-What is the Apriori property and how is it employed to improve the efficiency of the algorithm?
The Apriori property states that "all nonempty subsets of a frequent itemset must also be frequent". To elaborate, if an itemset called I does satisfy the minimum support threshold then I is said to be not frequent. If an item called A is added to I, then the resulting itemset cannot be more frequent than I. This means that I ∪ A must therefore not be frequent either. This property belongs to the antimonotonicity category of properties, which means that if a set cannot pass this property's test, then all of its supersets will also fail that test. Furthermore, the Apriori property uses two steps to improve the efficiency of the algorithm using join and prune actions.
-What are some of the techniques that are used to improve the efficiency of the Apriori algorithm?

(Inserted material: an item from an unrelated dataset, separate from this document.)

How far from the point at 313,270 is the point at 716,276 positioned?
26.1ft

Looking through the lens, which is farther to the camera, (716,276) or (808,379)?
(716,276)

Some techniques used to improve efficiency include the hash-based technique and transaction reduction. In the hash-based technique, during the scanning of each transaction in the database to create the 1-itemset, a hash table is formed using the 2-itemsets of each transaction while increasing the bucket count. A 2-itemset hash table where the bucket count is below the support threshold cannot be frequent and therefore should be removed from the possible candidate set.
Transaction reduction, is the removal of transactions that do not contain any frequent k-itemsets because they cannot contain (k+1)-itemsets as well. This removes all the unrelated itemsets from consideration.